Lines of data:

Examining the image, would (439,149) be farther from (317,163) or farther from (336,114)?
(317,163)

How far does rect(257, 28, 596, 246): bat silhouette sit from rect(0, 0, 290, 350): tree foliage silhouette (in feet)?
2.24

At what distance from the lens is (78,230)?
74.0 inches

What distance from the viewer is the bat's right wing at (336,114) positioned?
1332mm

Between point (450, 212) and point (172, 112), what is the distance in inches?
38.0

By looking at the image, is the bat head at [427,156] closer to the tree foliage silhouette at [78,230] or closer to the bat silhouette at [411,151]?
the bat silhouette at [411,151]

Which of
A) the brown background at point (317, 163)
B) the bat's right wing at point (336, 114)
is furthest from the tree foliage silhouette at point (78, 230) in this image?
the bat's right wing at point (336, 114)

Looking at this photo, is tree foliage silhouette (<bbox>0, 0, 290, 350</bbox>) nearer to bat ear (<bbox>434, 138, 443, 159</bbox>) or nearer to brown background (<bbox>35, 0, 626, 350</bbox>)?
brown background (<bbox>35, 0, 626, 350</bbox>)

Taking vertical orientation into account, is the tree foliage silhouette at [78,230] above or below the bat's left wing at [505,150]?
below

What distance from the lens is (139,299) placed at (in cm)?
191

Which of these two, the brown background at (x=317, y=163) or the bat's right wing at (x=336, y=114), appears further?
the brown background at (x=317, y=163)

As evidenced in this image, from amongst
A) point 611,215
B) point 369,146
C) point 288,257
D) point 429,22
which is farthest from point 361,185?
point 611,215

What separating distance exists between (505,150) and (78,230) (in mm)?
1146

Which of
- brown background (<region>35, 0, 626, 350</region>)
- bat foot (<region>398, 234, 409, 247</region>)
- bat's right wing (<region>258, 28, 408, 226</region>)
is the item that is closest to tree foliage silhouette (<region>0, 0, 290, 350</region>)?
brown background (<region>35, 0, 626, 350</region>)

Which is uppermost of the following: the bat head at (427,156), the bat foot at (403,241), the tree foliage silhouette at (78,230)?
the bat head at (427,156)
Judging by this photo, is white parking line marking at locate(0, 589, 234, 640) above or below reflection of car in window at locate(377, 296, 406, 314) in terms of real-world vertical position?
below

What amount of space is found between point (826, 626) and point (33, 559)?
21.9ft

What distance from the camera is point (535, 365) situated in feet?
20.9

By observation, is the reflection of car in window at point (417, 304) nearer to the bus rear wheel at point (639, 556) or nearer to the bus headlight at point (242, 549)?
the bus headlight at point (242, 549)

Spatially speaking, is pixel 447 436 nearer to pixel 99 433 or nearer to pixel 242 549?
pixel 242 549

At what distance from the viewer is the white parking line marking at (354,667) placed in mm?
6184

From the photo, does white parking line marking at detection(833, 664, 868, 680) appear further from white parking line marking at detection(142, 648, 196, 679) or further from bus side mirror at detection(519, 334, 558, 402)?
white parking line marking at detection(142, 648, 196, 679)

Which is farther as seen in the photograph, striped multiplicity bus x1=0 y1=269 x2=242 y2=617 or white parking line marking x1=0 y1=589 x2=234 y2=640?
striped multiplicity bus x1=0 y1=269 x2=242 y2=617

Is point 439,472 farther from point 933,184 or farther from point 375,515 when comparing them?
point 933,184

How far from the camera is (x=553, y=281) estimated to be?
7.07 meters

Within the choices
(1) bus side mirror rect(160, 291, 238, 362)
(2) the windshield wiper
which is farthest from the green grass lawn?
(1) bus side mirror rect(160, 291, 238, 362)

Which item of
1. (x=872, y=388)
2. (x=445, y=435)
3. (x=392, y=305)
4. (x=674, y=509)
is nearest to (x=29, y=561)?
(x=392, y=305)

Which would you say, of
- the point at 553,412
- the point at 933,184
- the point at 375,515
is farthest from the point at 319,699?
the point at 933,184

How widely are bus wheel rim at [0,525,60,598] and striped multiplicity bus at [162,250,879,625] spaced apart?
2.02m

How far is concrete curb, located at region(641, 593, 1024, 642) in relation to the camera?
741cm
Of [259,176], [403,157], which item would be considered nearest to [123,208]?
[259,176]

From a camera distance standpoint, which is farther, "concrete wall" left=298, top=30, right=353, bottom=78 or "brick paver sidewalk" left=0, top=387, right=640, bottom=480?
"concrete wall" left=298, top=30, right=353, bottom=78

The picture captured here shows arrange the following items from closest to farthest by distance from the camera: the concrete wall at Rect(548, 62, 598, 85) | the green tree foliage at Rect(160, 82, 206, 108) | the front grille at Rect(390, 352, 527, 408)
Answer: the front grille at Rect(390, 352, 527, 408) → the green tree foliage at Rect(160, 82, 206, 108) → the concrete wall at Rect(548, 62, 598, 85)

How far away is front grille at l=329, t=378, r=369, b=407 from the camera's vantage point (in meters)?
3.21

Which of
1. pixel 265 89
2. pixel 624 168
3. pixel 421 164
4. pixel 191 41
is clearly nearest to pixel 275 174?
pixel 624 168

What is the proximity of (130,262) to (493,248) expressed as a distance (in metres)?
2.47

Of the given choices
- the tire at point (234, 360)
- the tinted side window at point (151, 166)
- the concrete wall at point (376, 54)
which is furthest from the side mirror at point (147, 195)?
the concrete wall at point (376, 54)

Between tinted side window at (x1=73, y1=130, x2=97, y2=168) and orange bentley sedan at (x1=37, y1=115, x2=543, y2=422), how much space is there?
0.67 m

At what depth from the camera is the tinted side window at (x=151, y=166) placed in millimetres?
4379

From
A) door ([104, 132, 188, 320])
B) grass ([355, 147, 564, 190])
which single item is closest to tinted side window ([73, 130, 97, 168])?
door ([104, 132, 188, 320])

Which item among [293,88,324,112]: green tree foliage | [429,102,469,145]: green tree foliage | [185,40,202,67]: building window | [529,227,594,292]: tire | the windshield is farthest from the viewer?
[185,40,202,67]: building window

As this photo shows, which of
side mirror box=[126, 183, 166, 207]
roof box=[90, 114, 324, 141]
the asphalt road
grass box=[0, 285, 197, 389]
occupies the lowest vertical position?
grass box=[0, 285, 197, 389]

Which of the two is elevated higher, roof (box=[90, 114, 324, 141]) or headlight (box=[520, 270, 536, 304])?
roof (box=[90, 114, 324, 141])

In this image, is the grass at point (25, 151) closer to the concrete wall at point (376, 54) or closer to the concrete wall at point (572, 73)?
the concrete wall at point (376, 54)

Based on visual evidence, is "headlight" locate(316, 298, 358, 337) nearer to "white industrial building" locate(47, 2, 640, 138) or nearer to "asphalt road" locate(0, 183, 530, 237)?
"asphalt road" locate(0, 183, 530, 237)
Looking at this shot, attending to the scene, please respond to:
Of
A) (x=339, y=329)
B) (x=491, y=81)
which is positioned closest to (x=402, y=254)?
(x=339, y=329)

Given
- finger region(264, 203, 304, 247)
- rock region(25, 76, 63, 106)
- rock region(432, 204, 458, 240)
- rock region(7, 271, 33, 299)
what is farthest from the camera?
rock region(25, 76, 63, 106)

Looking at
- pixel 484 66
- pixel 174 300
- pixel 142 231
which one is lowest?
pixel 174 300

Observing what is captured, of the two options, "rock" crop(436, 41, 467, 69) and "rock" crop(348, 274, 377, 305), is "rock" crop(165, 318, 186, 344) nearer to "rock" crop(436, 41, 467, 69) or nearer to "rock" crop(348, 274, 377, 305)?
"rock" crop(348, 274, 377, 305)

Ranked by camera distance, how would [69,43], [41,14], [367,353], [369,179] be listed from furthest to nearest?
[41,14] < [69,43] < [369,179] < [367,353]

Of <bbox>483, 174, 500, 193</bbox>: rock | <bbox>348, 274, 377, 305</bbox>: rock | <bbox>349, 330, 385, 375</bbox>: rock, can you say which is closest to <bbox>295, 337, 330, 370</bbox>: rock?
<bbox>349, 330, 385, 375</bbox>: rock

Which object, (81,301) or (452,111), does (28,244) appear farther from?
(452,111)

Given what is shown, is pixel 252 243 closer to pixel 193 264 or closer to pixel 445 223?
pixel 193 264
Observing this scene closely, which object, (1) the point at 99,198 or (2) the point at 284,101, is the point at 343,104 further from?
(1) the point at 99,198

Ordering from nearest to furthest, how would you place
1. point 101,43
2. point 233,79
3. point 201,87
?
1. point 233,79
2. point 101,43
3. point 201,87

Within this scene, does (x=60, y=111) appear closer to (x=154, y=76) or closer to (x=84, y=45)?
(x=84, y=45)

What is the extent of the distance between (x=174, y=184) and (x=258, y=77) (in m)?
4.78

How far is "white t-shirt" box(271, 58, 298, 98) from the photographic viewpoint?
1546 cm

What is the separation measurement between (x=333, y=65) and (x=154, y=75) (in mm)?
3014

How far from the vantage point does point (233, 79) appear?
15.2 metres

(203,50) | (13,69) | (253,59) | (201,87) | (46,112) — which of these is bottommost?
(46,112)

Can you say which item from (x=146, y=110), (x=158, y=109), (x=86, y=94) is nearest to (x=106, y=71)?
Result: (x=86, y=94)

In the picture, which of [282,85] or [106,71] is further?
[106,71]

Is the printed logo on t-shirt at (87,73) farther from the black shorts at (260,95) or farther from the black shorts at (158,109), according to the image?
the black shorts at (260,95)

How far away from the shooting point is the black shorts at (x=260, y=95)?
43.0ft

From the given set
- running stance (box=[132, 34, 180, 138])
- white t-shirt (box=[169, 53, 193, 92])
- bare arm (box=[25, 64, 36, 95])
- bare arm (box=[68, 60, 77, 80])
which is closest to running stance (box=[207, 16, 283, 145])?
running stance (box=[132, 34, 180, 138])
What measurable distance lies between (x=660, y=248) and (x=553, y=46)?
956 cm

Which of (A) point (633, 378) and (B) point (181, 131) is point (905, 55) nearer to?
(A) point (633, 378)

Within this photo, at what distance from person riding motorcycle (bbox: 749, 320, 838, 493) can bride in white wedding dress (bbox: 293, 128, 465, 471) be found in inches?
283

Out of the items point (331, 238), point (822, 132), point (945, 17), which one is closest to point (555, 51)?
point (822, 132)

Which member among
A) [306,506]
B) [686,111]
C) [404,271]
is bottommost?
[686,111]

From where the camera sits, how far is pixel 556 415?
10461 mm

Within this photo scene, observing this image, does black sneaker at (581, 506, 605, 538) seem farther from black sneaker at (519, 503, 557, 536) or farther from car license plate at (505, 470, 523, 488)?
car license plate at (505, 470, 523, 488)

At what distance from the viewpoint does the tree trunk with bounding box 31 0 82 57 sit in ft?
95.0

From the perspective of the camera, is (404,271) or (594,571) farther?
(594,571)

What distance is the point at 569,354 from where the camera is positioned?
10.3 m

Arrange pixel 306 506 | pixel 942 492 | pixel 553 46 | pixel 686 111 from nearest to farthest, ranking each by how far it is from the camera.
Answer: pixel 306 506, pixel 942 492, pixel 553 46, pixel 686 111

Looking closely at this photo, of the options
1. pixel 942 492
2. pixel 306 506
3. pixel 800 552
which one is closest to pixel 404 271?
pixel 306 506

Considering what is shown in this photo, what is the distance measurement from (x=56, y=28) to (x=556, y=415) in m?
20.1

**Task statement**
Starting with the line that contains "From the perspective", write out each line through the end of the listing, exactly as it appears, and include nothing else.

**Solution for this task**
From the perspective of the camera, is (404,271) or (594,571) farther?
(594,571)

What distance is the point at 569,354 from where the camera is positioned?
10.3 m

Arrange pixel 306 506 | pixel 942 492 | pixel 553 46 | pixel 686 111 from nearest to farthest, ranking each by how far it is from the camera.
Answer: pixel 306 506, pixel 942 492, pixel 553 46, pixel 686 111

Looking closely at this photo, of the options
1. pixel 942 492
2. pixel 306 506
3. pixel 800 552
which one is closest to pixel 404 271?
pixel 306 506

Considering what is shown in this photo, what is the distance measurement from (x=56, y=28) to (x=556, y=415) in m?
20.1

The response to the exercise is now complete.